*Exercise set*.
• 1. Copy the passage of the blog post between "I've been thinking of" and "be happy about).", inclusive.
• 2. Condense the paragraph of the blog post that begins "I've been thinking of this blog a lot lately" into no more than three sentences, keeping its main facts.

*Excerpt to read*.
"""

I've been thinking of this blog a lot lately, for a lot of reasons. I've had quite a few friends start up some awesome blogs recently, so that's been a great inspiration. I've also been feeling a little stuck, in a way. A big part of it, of course, is due to being far from home - and everything I'm familiar to. I'm so glad I took the risk to leave home and build a life for myself in Oregon, but it's hard. It's really freaking hard... meeting new people, finding new hobbies, feeling comfortable in your totally naked (wait, that's not how you make friends? jk metaphors of course) skin. Anyway, I decided it's time to get unstuck. It's time to start being a little more aware of how lucky I am, and the happiness that surrounds me every day (because I am really lucky, and there is a lot of things to be happy about).
And guess what! That's the whole reason I start this project in the first place. Cool right?
I've been thinking about what I wanted this first post in a long time to be about, and today I got some inspiration. As I said, I've been missing home and all those familiar, comfortable feelings it brings. It's been tough being away, especially the past couple months. As those close to me know, my cousin, Melanie - who I adore - lost her husband, Nick - who I also adore - to a long battle to cancer a few months ago. I wished more than anything that I could be home to be there for her and her precious kids, to do anything in the world they wanted me to do. But I couldn't. So, one night I was sitting at home by myself, browsing Facebook (duh), and saw that Melanie had posted something about their favorite band, Punch Brothers. I immediately knew: I had to contact them. And little did I know that it'd turn into my favorite story of the power of things I love most: music, family, good intentions, and hope.

"""

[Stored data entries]
"""

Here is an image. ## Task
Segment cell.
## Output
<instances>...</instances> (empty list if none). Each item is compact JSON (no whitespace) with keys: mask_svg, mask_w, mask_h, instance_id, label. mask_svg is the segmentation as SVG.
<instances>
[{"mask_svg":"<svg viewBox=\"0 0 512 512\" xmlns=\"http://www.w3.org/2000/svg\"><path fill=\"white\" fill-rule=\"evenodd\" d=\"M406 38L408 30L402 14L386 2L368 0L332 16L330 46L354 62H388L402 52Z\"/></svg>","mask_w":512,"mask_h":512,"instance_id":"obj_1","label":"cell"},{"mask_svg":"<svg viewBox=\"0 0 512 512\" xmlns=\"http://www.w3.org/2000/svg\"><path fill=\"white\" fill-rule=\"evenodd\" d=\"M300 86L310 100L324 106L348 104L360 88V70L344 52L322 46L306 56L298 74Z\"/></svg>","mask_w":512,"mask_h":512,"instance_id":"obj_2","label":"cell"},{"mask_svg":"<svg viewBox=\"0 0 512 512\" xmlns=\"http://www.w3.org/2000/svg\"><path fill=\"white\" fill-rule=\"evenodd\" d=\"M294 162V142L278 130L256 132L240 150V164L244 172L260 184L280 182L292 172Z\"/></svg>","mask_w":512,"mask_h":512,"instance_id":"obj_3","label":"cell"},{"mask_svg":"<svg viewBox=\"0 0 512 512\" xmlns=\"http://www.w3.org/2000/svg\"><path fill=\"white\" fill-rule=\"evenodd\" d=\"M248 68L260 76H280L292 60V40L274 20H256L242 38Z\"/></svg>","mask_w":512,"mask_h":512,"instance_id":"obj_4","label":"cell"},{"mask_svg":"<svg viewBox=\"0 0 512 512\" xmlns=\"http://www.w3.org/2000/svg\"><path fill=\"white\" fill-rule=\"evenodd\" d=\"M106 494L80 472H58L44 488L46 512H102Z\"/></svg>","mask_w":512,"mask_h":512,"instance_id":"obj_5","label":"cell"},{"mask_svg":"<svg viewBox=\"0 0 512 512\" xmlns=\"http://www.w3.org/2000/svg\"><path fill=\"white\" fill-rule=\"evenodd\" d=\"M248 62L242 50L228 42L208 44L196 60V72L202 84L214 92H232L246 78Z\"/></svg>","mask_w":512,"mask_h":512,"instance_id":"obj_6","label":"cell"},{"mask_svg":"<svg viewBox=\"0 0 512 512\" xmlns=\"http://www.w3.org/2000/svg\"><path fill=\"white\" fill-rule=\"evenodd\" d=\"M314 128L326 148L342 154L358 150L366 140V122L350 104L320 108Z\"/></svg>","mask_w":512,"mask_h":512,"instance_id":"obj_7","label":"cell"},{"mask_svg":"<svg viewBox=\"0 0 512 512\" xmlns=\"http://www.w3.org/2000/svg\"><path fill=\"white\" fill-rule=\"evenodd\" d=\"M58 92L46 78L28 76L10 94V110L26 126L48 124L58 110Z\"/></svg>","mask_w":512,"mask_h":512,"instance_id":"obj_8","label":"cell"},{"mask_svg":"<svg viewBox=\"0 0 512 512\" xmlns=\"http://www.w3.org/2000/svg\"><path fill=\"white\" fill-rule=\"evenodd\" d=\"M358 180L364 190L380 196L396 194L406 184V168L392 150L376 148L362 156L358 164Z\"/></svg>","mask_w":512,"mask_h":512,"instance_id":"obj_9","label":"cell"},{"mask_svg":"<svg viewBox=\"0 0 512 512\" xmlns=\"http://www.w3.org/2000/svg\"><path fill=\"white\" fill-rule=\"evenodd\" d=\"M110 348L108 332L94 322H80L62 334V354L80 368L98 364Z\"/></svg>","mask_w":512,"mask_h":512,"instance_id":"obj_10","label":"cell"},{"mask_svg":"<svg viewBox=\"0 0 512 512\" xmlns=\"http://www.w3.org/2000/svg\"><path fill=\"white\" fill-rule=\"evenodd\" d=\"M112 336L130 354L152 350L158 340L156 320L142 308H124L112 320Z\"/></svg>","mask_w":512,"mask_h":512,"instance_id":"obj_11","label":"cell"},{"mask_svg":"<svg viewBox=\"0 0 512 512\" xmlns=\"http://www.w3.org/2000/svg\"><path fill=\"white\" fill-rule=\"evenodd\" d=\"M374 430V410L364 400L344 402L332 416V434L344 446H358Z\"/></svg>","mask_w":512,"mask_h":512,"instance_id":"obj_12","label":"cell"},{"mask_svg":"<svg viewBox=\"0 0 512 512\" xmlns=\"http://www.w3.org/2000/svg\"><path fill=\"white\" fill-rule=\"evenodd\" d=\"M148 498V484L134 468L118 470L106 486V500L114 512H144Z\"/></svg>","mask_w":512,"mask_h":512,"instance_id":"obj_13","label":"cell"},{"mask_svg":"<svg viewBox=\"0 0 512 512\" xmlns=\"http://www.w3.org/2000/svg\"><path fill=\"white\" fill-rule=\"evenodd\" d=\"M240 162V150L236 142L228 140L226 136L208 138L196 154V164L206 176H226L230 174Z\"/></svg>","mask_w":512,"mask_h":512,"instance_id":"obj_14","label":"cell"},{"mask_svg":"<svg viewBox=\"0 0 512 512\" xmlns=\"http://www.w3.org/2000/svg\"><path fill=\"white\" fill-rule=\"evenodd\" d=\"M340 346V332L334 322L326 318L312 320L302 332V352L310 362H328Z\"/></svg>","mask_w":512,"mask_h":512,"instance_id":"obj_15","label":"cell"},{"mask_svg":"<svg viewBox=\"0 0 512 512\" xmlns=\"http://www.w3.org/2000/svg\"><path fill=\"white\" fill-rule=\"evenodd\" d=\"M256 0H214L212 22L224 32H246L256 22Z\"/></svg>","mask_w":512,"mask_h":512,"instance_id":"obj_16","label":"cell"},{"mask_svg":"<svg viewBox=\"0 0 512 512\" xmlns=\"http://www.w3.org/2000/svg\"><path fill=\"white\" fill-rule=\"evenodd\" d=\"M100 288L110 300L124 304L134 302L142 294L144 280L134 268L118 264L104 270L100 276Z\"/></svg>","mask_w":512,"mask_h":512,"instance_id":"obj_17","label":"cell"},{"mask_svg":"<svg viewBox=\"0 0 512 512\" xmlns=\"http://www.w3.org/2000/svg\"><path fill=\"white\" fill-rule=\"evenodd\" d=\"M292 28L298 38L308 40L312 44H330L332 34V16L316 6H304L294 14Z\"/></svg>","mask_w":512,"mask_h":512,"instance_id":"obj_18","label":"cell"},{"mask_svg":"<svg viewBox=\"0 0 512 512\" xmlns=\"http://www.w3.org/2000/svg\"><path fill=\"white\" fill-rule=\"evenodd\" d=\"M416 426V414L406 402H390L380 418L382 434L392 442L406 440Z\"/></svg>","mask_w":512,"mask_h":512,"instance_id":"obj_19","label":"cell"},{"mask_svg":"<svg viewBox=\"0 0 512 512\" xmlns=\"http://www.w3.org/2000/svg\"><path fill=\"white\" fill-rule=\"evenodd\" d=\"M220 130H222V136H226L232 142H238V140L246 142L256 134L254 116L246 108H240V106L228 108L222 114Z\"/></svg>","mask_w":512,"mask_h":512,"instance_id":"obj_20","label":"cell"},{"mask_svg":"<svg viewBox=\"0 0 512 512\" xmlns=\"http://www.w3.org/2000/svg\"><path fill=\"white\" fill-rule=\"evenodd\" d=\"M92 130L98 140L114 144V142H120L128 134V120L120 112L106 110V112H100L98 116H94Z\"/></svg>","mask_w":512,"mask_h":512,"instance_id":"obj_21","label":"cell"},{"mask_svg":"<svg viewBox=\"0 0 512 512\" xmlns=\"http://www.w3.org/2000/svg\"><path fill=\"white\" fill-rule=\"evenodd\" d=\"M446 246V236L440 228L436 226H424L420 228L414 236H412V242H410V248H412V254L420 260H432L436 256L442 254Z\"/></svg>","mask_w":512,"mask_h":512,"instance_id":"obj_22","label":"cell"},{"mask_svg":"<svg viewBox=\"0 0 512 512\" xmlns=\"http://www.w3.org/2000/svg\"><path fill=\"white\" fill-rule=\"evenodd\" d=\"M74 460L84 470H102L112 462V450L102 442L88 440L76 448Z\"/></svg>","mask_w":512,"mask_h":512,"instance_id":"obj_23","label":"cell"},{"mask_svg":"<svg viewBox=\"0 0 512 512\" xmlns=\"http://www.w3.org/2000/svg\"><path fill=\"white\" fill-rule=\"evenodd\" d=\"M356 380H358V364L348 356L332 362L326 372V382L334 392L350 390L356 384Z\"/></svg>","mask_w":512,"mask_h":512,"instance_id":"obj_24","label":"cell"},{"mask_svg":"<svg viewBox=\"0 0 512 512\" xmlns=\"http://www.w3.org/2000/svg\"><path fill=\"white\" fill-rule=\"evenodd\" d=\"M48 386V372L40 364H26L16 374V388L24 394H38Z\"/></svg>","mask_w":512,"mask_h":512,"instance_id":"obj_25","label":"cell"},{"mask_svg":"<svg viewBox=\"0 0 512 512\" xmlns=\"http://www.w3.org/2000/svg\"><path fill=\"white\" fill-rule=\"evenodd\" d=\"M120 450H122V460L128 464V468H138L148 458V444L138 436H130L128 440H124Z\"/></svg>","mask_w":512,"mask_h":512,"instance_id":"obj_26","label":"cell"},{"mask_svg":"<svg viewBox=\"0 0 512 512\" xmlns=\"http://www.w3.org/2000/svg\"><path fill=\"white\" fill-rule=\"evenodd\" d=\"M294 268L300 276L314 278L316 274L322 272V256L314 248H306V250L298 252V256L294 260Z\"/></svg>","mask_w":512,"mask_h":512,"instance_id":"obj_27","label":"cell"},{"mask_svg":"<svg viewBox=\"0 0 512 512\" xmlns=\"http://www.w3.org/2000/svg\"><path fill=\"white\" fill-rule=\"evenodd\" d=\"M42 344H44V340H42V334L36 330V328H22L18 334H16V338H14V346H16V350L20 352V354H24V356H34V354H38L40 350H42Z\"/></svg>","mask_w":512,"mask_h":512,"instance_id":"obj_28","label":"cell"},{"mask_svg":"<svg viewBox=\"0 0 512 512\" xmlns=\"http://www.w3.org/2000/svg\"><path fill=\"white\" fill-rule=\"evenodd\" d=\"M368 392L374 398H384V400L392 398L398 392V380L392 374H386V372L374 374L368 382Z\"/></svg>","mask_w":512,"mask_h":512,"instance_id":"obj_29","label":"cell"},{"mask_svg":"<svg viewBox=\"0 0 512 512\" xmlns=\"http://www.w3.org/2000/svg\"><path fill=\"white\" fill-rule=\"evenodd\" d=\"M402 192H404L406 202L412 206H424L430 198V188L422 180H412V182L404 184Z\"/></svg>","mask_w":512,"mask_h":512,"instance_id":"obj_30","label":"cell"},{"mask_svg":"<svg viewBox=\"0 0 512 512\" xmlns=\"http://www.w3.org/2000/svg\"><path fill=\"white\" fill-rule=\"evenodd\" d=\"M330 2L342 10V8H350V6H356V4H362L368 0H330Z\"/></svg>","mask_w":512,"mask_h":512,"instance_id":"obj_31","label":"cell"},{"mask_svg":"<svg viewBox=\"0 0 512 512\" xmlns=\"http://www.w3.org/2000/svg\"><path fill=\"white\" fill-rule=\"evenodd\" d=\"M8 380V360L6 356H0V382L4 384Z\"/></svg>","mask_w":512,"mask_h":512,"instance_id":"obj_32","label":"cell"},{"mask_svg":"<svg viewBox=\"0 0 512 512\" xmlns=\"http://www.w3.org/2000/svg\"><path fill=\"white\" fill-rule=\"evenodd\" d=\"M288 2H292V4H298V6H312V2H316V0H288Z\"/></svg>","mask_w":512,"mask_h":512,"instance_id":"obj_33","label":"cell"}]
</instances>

"""

*Answers for each item*.
• 1.
I've been thinking of this blog a lot lately, for a lot of reasons. I've had quite a few friends start up some awesome blogs recently, so that's been a great inspiration. I've also been feeling a little stuck, in a way. A big part of it, of course, is due to being far from home - and everything I'm familiar to. I'm so glad I took the risk to leave home and build a life for myself in Oregon, but it's hard. It's really freaking hard... meeting new people, finding new hobbies, feeling comfortable in your totally naked (wait, that's not how you make friends? jk metaphors of course) skin. Anyway, I decided it's time to get unstuck. It's time to start being a little more aware of how lucky I am, and the happiness that surrounds me every day (because I am really lucky, and there is a lot of things to be happy about).

• 2. I've been thinking about this blog lately, partly inspired by friends who have recently started great blogs and partly because I've been feeling stuck. Much of that comes from being far from home and everything familiar: I'm glad I took the risk of building a life in Oregon, but meeting new people, finding new hobbies, and feeling comfortable in my own skin are hard. So I've decided to get unstuck and become more aware of how lucky I am and of the happiness around me every day.